DATA MINING CUP 2019

20th anniversary edition: 149 Teams from 114 universities in 28 countries

The number of self-checkout stations is on the rise. This includes stationary self-checkouts, where customers take their shopping cart to a scan station and pay for their products. Secondly, there are semi-stationary self-checkouts, where customers scan their products directly and only pay at a counter. The customers either use their own smartphone for scanning or the store provides mobile scanners. You will probably have encountered this already.

This automated process helps avoid long lines and speeds up the paying process for individual customers. But how can retailers prevent the trust they have placed in customers from being abused? How can they decide which purchases to check in an effort to expose fraudsters without annoying innocent customers?

Scenario

An established food retailer has introduced a self-scanning system that allows customers to scan their items using a handheld mobile scanner while shopping.

This type of payment leaves retailers open to the risk that a certain number of customers will take advantage of this freedom to commit fraud by not scanning all of the items in their cart.

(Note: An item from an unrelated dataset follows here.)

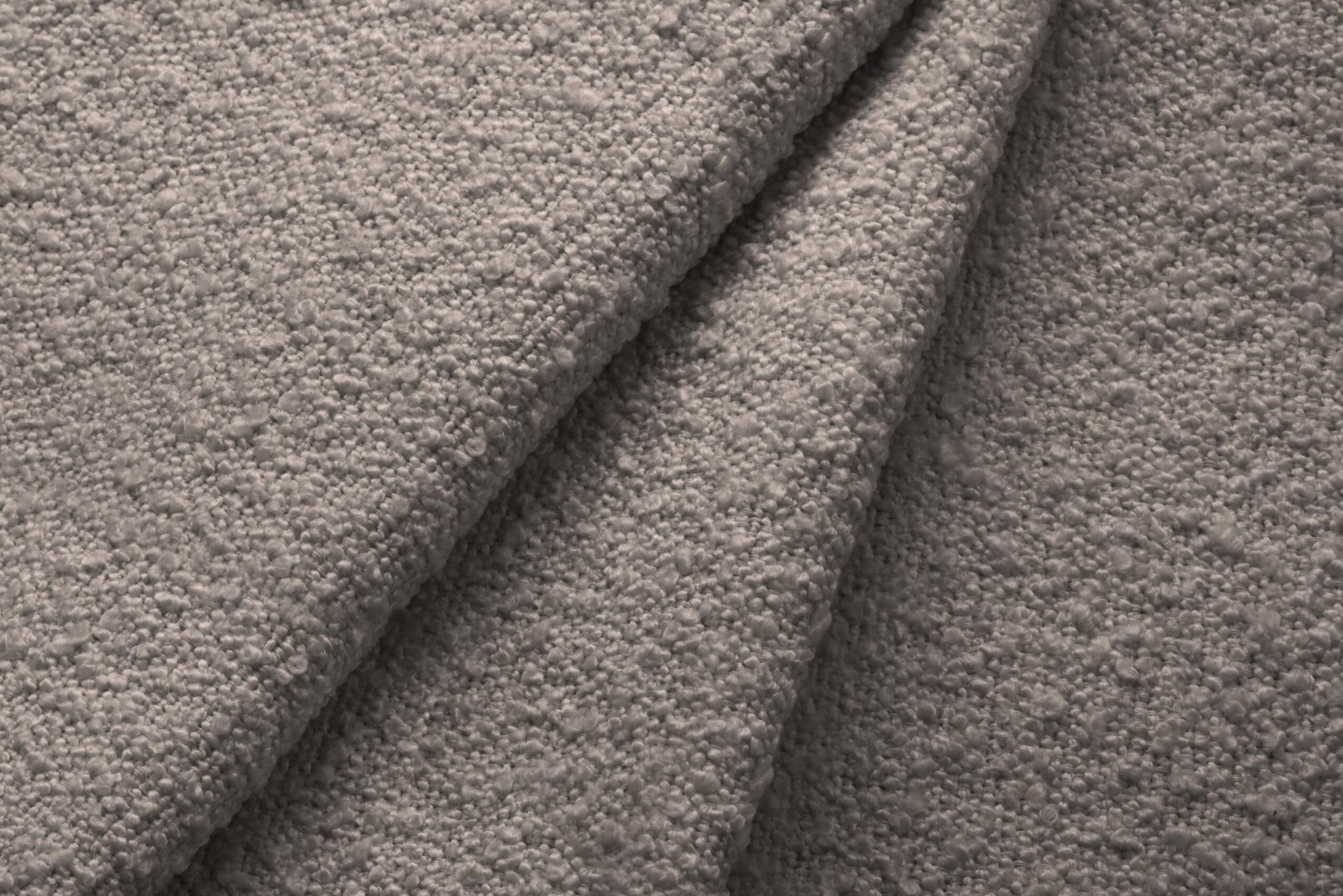 Close-up of structured fabric texture in grey color, upholstery material – Micadoni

Empirical research conducted by suppliers has shown that discrepancies are found in approximately 5 % of all self-scan transactions. The research does not differentiate between actual fraudulent intent of the customer, inadvertent errors or technical problems with scanners.

Task

To minimize losses, the food retailer hopes to identify cases of fraud using targeted follow-up checks. The challenge here is to keep the number of checks as low as possible to avoid unnecessary added expense as well as to avoid putting off innocent customers due to false accusations. At the same time, however, the goal is to identify as many false scans as possible.

The objective of the participating teams is to create a model to classify the scans as fraudulent or non-fraudulent. The classification does not take into account whether the fraud was committed intentionally or inadvertently.